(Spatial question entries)
--- Start ---

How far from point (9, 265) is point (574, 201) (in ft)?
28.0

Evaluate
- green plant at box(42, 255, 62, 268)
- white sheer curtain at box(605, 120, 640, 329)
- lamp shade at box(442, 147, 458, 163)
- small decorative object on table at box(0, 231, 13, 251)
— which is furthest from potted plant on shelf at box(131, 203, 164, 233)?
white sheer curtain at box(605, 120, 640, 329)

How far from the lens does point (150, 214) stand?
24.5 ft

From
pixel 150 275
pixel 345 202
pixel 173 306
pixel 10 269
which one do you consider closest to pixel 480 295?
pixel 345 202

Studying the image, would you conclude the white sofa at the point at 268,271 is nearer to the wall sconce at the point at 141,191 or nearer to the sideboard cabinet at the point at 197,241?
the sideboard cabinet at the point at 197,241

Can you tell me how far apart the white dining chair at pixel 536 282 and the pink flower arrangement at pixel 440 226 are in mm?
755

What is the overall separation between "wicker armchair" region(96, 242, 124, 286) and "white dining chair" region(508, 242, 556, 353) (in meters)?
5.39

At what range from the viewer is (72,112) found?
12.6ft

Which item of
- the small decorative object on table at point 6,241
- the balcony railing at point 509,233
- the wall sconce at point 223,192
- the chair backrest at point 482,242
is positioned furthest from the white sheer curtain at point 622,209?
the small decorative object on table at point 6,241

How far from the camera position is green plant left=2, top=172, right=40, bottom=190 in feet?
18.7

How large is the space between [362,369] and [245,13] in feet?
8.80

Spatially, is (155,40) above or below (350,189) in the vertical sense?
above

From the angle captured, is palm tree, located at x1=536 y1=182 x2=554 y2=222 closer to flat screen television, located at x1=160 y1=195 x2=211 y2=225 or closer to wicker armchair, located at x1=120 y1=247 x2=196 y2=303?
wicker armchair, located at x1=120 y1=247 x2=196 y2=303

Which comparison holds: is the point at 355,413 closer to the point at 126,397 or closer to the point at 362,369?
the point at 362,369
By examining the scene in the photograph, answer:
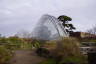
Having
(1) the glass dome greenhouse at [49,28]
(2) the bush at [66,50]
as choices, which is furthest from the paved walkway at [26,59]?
(1) the glass dome greenhouse at [49,28]

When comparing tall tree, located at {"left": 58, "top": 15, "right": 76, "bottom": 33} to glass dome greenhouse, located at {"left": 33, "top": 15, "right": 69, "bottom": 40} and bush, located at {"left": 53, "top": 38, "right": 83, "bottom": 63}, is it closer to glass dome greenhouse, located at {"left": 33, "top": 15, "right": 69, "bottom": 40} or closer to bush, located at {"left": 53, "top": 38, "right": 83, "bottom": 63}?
glass dome greenhouse, located at {"left": 33, "top": 15, "right": 69, "bottom": 40}

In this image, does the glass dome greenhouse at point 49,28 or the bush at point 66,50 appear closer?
the bush at point 66,50

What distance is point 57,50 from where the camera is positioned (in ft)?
49.0

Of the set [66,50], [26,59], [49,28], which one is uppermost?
[49,28]

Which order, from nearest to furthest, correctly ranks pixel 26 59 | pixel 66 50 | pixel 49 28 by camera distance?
pixel 66 50 < pixel 26 59 < pixel 49 28

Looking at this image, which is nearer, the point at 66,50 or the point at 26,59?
the point at 66,50

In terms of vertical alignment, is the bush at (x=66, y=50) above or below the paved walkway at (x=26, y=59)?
above

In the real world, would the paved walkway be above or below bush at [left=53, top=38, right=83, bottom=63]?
below

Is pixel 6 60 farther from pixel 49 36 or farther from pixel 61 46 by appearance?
pixel 49 36

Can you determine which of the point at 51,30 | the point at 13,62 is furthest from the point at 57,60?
the point at 51,30

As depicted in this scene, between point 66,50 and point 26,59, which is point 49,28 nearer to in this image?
point 26,59

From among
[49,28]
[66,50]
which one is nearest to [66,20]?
[49,28]

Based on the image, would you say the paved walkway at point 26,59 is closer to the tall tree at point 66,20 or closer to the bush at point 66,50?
the bush at point 66,50

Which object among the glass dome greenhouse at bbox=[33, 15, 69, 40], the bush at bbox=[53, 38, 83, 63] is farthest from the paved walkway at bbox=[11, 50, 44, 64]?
the glass dome greenhouse at bbox=[33, 15, 69, 40]
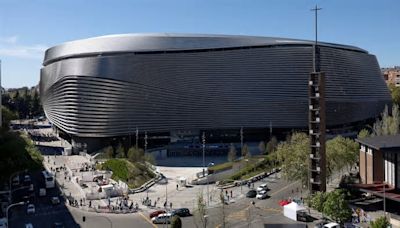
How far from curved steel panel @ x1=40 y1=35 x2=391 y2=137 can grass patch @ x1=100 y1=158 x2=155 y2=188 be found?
95.2 ft

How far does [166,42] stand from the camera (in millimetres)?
117688

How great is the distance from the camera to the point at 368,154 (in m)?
55.2

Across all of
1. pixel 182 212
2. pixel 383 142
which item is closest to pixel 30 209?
pixel 182 212

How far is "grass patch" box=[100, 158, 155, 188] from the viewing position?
71.8 metres

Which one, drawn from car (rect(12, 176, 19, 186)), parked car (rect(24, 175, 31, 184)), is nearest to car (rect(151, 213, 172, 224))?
car (rect(12, 176, 19, 186))

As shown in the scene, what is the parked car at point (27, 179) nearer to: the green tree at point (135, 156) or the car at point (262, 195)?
the green tree at point (135, 156)

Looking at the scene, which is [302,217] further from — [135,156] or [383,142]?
[135,156]

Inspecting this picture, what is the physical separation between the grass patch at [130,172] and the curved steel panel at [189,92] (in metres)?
29.0

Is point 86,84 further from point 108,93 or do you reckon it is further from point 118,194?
point 118,194

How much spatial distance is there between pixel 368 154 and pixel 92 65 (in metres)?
76.5

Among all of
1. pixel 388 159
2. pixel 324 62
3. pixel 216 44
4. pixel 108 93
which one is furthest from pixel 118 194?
pixel 324 62

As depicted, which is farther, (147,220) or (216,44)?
(216,44)

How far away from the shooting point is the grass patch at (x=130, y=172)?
235ft

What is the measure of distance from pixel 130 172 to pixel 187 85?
4379cm
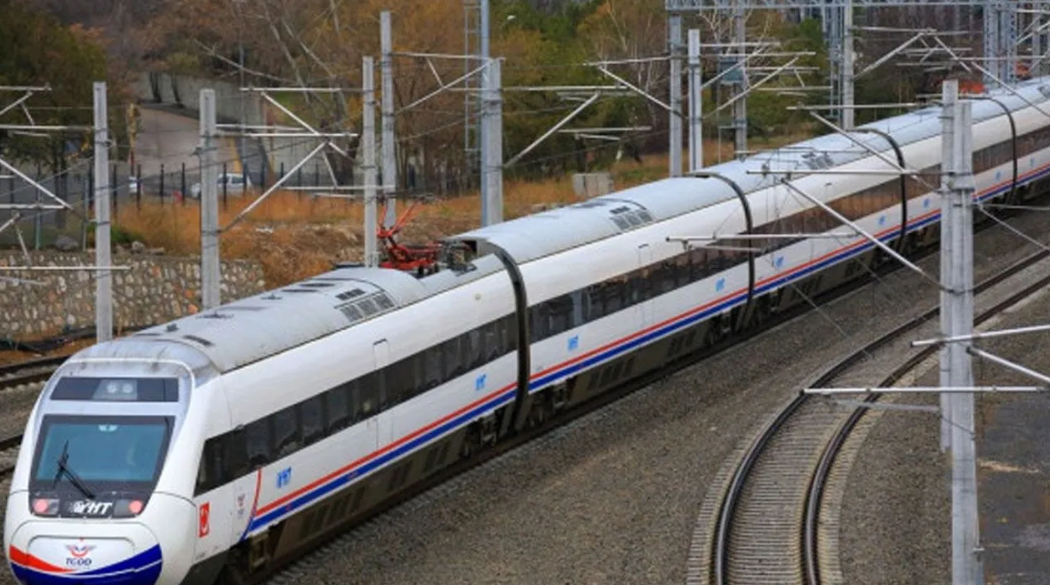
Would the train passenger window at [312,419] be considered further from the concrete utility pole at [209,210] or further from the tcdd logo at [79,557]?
the concrete utility pole at [209,210]

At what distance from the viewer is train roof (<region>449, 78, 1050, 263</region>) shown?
89.0ft

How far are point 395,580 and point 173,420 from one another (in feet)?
10.4

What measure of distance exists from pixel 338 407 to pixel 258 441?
1.77m

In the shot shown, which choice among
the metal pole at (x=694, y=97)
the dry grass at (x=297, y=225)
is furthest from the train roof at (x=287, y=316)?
the dry grass at (x=297, y=225)

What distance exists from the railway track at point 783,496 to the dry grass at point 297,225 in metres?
16.8

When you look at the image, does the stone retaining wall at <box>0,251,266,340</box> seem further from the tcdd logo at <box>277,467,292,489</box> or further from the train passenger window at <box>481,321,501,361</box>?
the tcdd logo at <box>277,467,292,489</box>

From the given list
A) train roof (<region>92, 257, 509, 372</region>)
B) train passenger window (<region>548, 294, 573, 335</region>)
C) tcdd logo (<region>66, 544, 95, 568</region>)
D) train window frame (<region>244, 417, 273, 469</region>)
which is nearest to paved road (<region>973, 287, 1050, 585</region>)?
train passenger window (<region>548, 294, 573, 335</region>)

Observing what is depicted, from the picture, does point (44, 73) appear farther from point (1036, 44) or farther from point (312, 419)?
point (1036, 44)

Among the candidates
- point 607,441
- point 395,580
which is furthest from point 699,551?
point 607,441

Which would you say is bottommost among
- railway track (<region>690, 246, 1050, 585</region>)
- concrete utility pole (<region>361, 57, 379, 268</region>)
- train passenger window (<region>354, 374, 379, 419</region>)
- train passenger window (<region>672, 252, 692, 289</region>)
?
railway track (<region>690, 246, 1050, 585</region>)

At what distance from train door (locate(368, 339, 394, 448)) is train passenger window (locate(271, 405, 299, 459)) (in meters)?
1.75

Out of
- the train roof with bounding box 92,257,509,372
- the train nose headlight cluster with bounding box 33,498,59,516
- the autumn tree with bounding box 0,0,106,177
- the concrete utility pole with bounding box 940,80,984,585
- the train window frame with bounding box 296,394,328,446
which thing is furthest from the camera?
the autumn tree with bounding box 0,0,106,177

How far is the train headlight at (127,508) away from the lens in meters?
17.8

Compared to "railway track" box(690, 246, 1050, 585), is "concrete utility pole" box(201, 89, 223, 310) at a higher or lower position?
higher
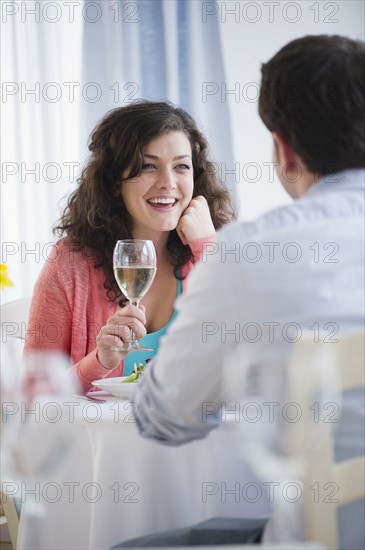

--- End ---

● GIVEN TASK
Reproduce the lines above word for word, beginning at the line that contains "At what distance from train" and stopping after the last of the rows. Leave the pictures out.

● ANSWER TO THIS EXERCISE
At what distance from train door (locate(368, 339, 394, 448)) is train passenger window (locate(271, 405, 299, 459)) (in meters)?
1.75

Out of
- the train roof with bounding box 92,257,509,372
- the train nose headlight cluster with bounding box 33,498,59,516
- the autumn tree with bounding box 0,0,106,177
- the concrete utility pole with bounding box 940,80,984,585
- the train window frame with bounding box 296,394,328,446
which thing is furthest from the camera?
the autumn tree with bounding box 0,0,106,177

How far is the train headlight at (127,508) away from the lens in meters?
17.8

Compared to "railway track" box(690, 246, 1050, 585), is "concrete utility pole" box(201, 89, 223, 310) at a higher or lower position?
higher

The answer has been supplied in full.